Problem: Search the listing below for the word "moose" and copy each line that holds it.

Records to process:
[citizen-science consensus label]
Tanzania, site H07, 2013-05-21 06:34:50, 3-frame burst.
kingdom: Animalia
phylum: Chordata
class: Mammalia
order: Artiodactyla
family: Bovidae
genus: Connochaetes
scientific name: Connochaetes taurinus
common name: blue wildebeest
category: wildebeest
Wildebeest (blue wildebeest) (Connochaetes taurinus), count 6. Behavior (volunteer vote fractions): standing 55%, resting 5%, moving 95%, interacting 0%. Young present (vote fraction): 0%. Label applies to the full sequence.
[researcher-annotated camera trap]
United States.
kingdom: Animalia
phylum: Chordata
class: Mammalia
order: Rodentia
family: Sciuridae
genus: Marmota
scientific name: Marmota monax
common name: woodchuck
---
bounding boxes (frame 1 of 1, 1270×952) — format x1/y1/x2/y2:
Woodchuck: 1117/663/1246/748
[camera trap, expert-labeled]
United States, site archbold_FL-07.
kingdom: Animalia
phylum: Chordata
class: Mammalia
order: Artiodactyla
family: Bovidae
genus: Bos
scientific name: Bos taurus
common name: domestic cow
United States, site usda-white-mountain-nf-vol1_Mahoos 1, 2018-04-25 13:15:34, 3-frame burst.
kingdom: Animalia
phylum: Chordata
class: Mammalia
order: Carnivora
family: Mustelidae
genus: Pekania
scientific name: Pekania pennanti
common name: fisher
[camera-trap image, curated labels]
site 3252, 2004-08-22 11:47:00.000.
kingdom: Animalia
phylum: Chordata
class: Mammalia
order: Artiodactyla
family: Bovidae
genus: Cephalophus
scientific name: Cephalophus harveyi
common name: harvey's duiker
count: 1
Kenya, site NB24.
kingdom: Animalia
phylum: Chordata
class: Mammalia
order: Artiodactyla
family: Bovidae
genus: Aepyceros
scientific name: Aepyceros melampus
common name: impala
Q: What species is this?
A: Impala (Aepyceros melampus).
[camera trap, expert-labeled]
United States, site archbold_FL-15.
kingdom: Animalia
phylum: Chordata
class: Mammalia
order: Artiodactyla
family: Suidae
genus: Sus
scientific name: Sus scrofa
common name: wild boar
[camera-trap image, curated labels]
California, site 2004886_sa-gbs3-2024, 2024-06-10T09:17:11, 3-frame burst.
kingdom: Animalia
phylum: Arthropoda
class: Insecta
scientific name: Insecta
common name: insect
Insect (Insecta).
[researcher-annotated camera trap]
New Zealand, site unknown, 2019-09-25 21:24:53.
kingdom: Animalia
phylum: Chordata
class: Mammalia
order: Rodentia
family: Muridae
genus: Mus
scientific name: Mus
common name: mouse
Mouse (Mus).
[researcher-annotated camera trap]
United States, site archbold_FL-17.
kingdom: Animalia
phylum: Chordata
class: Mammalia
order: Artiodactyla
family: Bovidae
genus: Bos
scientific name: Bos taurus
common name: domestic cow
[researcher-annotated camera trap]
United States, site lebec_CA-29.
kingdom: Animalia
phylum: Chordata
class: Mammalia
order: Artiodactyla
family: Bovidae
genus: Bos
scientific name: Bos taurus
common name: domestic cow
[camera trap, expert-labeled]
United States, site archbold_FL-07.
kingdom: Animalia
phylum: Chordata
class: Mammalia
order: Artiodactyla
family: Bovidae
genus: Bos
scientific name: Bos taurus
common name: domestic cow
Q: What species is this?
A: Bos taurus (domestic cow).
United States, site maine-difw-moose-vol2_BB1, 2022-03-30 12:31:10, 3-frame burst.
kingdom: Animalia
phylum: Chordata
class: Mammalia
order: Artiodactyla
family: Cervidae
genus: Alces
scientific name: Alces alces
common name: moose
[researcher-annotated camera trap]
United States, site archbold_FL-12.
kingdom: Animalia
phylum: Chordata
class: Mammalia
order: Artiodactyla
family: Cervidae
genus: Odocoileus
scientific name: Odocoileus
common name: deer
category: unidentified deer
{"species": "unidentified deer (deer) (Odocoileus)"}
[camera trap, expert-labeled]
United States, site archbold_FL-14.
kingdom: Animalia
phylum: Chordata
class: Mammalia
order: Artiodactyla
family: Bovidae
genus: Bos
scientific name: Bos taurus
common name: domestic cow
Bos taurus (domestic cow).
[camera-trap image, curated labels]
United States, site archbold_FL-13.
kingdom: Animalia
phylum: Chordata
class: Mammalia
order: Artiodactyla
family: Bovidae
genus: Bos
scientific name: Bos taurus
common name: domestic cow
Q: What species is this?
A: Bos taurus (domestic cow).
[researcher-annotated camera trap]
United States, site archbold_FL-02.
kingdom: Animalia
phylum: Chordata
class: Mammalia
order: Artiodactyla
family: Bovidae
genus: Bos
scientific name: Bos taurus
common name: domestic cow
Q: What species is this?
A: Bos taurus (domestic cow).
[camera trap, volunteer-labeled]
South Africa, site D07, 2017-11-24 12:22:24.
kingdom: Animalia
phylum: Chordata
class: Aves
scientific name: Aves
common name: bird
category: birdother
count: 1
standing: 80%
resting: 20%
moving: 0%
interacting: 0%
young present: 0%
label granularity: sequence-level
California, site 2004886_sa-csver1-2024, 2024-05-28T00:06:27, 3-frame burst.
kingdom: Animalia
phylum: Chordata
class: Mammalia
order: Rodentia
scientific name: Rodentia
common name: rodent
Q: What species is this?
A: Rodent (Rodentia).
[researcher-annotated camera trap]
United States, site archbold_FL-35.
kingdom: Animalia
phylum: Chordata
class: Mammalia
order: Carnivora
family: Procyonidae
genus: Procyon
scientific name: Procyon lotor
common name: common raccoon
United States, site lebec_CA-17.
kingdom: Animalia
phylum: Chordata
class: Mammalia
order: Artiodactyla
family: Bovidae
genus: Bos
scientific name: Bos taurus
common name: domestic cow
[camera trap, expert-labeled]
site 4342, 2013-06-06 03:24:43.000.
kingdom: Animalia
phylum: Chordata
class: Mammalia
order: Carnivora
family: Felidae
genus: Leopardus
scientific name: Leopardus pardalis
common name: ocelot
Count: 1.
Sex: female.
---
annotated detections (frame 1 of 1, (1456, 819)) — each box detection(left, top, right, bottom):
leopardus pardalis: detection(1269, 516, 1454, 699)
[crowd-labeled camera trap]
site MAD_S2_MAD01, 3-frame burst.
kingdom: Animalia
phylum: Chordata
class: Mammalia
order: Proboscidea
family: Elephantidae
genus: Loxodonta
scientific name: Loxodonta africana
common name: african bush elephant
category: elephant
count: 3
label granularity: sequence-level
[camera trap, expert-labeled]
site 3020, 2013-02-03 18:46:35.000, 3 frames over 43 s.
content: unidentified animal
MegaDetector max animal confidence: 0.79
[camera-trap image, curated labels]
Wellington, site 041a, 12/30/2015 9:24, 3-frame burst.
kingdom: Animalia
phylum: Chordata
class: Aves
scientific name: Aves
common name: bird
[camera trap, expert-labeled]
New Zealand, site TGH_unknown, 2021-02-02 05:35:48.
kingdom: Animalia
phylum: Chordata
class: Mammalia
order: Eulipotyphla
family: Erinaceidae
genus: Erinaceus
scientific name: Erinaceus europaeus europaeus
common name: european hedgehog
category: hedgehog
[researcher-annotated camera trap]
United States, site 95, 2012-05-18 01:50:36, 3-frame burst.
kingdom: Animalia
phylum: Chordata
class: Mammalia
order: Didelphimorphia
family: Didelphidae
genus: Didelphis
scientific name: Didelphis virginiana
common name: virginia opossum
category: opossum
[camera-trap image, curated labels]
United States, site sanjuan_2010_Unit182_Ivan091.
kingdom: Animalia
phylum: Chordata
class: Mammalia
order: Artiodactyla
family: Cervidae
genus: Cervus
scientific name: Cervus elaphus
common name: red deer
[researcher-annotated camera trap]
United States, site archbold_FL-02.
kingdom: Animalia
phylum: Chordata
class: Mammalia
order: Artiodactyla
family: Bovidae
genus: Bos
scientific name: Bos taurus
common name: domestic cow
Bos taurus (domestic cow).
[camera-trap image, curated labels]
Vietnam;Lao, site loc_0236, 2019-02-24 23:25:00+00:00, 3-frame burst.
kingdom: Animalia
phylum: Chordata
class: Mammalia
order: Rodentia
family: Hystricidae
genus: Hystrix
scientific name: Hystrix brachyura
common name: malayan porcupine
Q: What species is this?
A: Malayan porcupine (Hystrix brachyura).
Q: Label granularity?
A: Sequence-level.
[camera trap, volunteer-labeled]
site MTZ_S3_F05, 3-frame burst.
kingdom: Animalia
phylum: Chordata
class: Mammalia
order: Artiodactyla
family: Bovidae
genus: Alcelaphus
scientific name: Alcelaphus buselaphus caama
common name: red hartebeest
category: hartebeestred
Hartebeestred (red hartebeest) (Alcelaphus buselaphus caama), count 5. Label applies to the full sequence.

Result of this exercise:
United States, site maine-difw-moose-vol2_BB1, 2022-03-30 12:31:10, 3-frame burst.
common name: moose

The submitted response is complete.